**EXERCISE**
Transcribe the entries below exactly; leave every image out.

Extracted data entries:

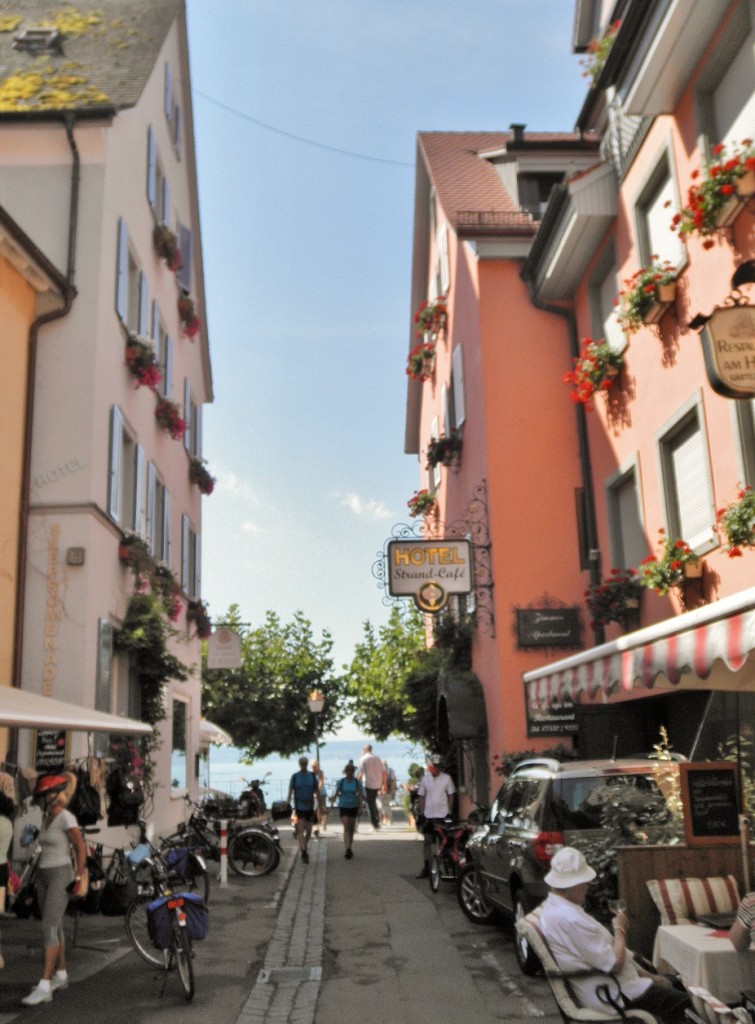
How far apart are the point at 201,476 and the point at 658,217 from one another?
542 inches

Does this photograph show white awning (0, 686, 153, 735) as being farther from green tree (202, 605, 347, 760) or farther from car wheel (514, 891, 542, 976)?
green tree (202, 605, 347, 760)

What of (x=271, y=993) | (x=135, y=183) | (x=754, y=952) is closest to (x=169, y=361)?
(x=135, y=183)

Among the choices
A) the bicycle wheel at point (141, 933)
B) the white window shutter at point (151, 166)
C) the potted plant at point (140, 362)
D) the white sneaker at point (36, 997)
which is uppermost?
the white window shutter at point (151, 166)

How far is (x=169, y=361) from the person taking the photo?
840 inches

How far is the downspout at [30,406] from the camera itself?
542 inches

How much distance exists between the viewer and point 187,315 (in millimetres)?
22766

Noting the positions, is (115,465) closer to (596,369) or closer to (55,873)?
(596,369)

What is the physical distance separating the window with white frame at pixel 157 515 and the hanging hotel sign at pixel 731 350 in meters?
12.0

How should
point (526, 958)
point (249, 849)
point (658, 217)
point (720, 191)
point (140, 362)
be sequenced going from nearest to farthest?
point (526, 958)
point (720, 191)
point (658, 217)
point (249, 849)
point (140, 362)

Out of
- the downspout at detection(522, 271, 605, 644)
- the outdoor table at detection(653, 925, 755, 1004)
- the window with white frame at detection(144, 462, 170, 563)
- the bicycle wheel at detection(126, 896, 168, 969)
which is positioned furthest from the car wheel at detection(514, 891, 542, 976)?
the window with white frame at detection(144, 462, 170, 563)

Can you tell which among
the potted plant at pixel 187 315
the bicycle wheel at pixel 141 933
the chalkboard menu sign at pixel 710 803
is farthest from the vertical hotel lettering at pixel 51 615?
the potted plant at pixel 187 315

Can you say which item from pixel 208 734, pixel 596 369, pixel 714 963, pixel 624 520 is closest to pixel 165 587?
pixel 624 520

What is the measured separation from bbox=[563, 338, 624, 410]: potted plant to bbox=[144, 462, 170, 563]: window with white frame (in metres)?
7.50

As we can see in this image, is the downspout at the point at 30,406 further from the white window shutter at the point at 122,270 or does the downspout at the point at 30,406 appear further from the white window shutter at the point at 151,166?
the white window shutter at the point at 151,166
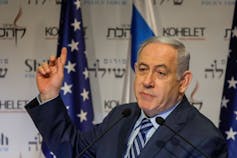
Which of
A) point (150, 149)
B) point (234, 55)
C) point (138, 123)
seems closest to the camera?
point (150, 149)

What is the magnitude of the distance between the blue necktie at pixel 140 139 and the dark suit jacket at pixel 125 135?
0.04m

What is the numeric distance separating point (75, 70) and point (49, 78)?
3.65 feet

**ANSWER TO THIS PROBLEM**
How far apart are the point at 201,476 and the point at 658,217 from one another?
542 inches

Does this photograph show white awning (0, 686, 153, 735) as being farther from green tree (202, 605, 347, 760) or farther from car wheel (514, 891, 542, 976)?
green tree (202, 605, 347, 760)

What of (x=271, y=993) | (x=135, y=183) | (x=754, y=952) is closest to (x=169, y=361)?
(x=135, y=183)

Among the choices
A) the bicycle wheel at point (141, 933)
B) the white window shutter at point (151, 166)
C) the potted plant at point (140, 362)
D) the white sneaker at point (36, 997)
which is uppermost?
the white window shutter at point (151, 166)

How far is (x=169, y=361) from the person taking the photo?
840 inches

How far is the downspout at [30,406] from the camera itself?
542 inches

How much distance exists between the viewer and point 187,315 (in millimetres)?
22766

Noting the positions, is (115,465) closer to (596,369) or closer to (55,873)?
(596,369)

What is the physical distance separating the window with white frame at pixel 157 515 and the hanging hotel sign at pixel 731 350 in meters?
12.0

How should
point (526, 958)
point (249, 849)
point (658, 217)
point (720, 191)
point (140, 362)
be sequenced going from nearest to farthest?
point (526, 958)
point (720, 191)
point (658, 217)
point (249, 849)
point (140, 362)

Out of
- the downspout at detection(522, 271, 605, 644)
- the outdoor table at detection(653, 925, 755, 1004)
- the window with white frame at detection(144, 462, 170, 563)
- the bicycle wheel at detection(126, 896, 168, 969)
which is positioned furthest from the car wheel at detection(514, 891, 542, 976)?
the window with white frame at detection(144, 462, 170, 563)

Can you tell which among
the potted plant at pixel 187 315
the bicycle wheel at pixel 141 933
the chalkboard menu sign at pixel 710 803
is farthest from the vertical hotel lettering at pixel 51 615?
the potted plant at pixel 187 315

Can you say which item from pixel 208 734, pixel 596 369, pixel 714 963, pixel 624 520 is closest to pixel 165 587?
pixel 624 520

What is the measured separation from bbox=[563, 338, 624, 410]: potted plant to bbox=[144, 462, 170, 563]: window with white frame (in metres)?
7.50

As we can see in this image, is the downspout at the point at 30,406 further from the white window shutter at the point at 122,270 or does the downspout at the point at 30,406 appear further from the white window shutter at the point at 151,166?
the white window shutter at the point at 151,166
Which of
A) point (150, 149)
B) point (234, 55)
C) point (138, 123)
seems closest to the camera?
point (150, 149)

What is the magnitude of the distance between the blue necktie at pixel 140 139 and the dark suit jacket at pixel 125 135?
0.04m

What is the numeric distance separating point (75, 70) and point (49, 78)?
3.65 feet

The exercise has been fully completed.